◆ **Exercise**:
Leaving out any pictures, print the entries that follow exactly as they stand.

[Data shown]

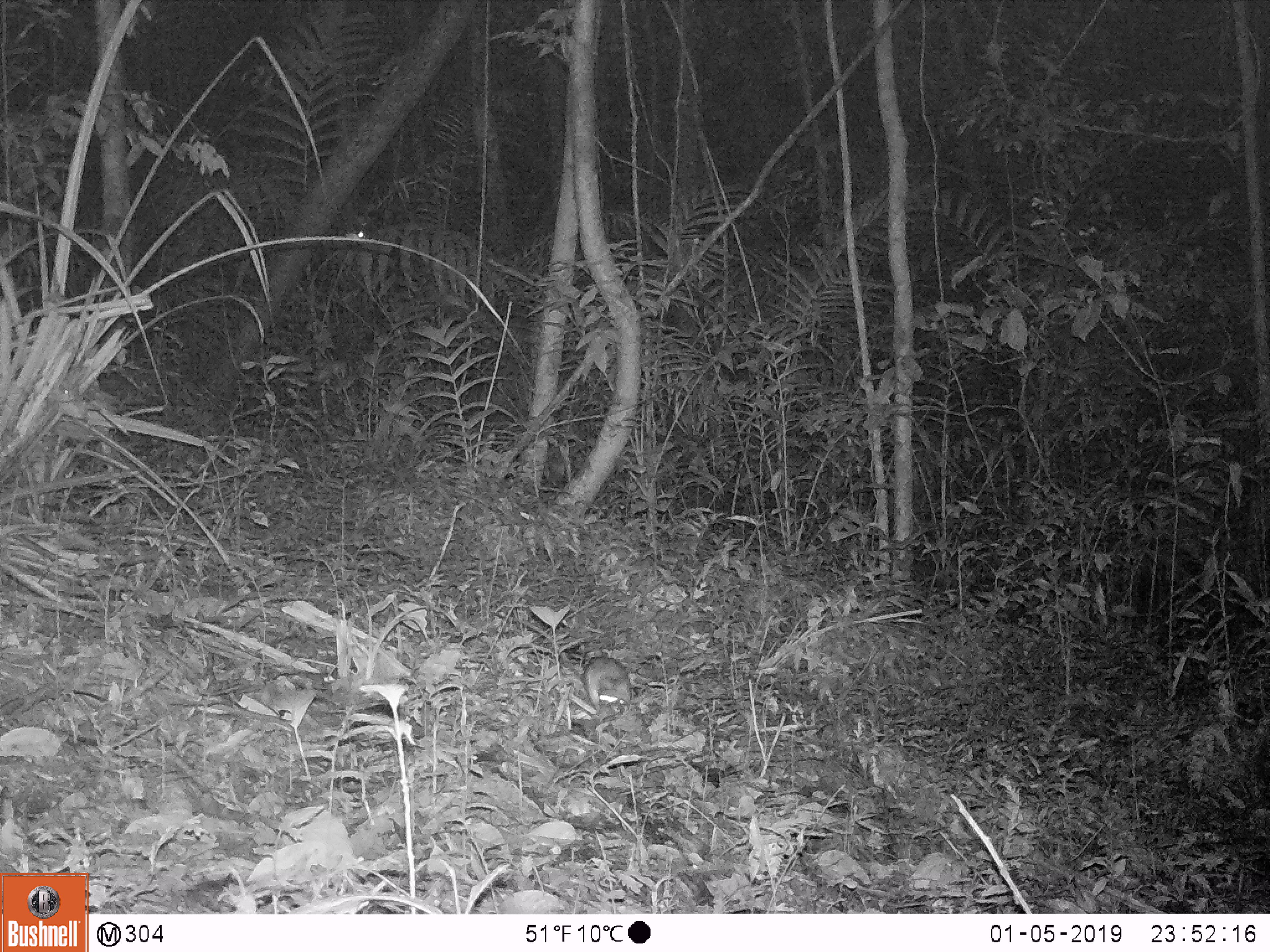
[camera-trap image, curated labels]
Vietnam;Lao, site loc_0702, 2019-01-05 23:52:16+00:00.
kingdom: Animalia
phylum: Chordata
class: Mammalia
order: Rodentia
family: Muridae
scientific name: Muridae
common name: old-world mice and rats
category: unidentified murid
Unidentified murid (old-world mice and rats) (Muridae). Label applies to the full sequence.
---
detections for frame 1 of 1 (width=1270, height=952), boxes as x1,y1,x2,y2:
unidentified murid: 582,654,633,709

[/Data shown]

◆ **Task answer**:
[camera-trap image, curated labels]
Vietnam;Lao, site loc_0702, 2019-01-05 23:52:16+00:00.
kingdom: Animalia
phylum: Chordata
class: Mammalia
order: Rodentia
family: Muridae
scientific name: Muridae
common name: old-world mice and rats
category: unidentified murid
Unidentified murid (old-world mice and rats) (Muridae). Label applies to the full sequence.
---
detections for frame 1 of 1 (width=1270, height=952), boxes as x1,y1,x2,y2:
unidentified murid: 582,654,633,709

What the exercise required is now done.